Determine the orthocentre of △\(\text{CRT}\) with coordinates \(\text{C}(1,8)\), \(\text{R}(3, 12)\) and \(\text{T}(6,2)\).
Show Answer
First, we can draw a diagram to visualize the problem:
We can find the slopes of 2 side lengths of the triangle. In this instance, we will find the slopes of sides \(\text{CR}\) and \(\text{CT}\) with \(\text{C}\) acting as Point 1, \(\text{R}\) acting as Point 2 and \(\text{T}\) acting as Point 3:
mCR \(= \cfrac{y2 - y1}{x2 - x1}\)
mCR \(= \cfrac{12 - 8}{3 - 1}\)
mCR \(= \cfrac{4}{2}\)
mCR \(= 2\)
mCT \(= \cfrac{y3 - y1}{x3 - x1}\)
mCT \(= \cfrac{2 - 8}{6 - 1}\)
mCT \(= \cfrac{-6}{5}\)
Now that we have the slopes, we can determine the slopes of the altitudes by calculating the inverse slopes:
m(altitude)CR \(= \cfrac{-1}{2}\)
m(altitude)CT \(= \cfrac{-1}{-6/5} = \cfrac{5}{6}\)
Since we have the slopes of the altitudes, we can plug these values into the slope-point formula to determine the altitudes For side length CR, we will be using Point T. For side length CR, we will be using Point R:
altitudeCR: \(y - 2 = \cfrac{-1}{2}(x - 6)\)
altitudeCR: \(y - 2 = \cfrac{-1}{2}x + 3\)
altitudeCR: \(y = \cfrac{-1}{2}x + 5\)
altitudeCT: \(y - 12 = \cfrac{5}{6}(x - 3)\)
altitudeCT: \(y - 12 = \cfrac{5}{6}x - \cfrac{15}{6}\)
altitudeCT: \(y = \cfrac{5}{6}x - \cfrac{15}{6} + \cfrac{52}{6}\)
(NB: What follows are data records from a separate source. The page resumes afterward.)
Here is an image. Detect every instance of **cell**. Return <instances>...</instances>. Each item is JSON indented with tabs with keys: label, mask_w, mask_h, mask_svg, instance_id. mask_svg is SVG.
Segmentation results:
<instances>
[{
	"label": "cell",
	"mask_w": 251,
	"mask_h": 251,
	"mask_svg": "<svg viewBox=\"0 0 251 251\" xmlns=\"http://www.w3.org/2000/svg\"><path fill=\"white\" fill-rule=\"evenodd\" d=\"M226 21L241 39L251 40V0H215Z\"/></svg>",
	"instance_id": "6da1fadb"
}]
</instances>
altitudeCT: \(y = \cfrac{5}{6}x + \cfrac{57}{6}\)
altitudeCT: \(y = \cfrac{5}{6}x + \cfrac{19}{2}\)
Now that we have both altitudes, we can determine the location of the orthocentre. We can set the altitudes equal to each other to solve for \(x\). In order to do so in this instance, we must set all terms to have the same denominator:
\(\cfrac{-1}{2}x + 5 = \cfrac{5}{6}x + \cfrac{19}{2}\)
\(\cfrac{-3}{6}x + \cfrac{30}{6} = \cfrac{5}{6}x + \cfrac{57}{6}\)
\(\cfrac{-3}{6}x - \cfrac{5}{6}x = \cfrac{-30}{6} + \cfrac{57}{6}\)
\((\cfrac{-8}{6}x) = (\cfrac{9}{2})\)
\(x = (\cfrac{-6}{8} \cdot \cfrac{9}{2})\)
\(x = \cfrac{-27}{8}\)
Now we can plug the x-coordinate into one of the altitude formulas to solve for y:
\(y = (\cfrac{-1}{2})(\cfrac{-27}{8}) + 5\)
\(y = \cfrac{27}{16} + \cfrac{80}{16}\)
\(y = \cfrac{107}{16}\)
Therefore, we can determine that the location of the orthocentre is \((\cfrac{-27}{8}, \cfrac{107}{16})\).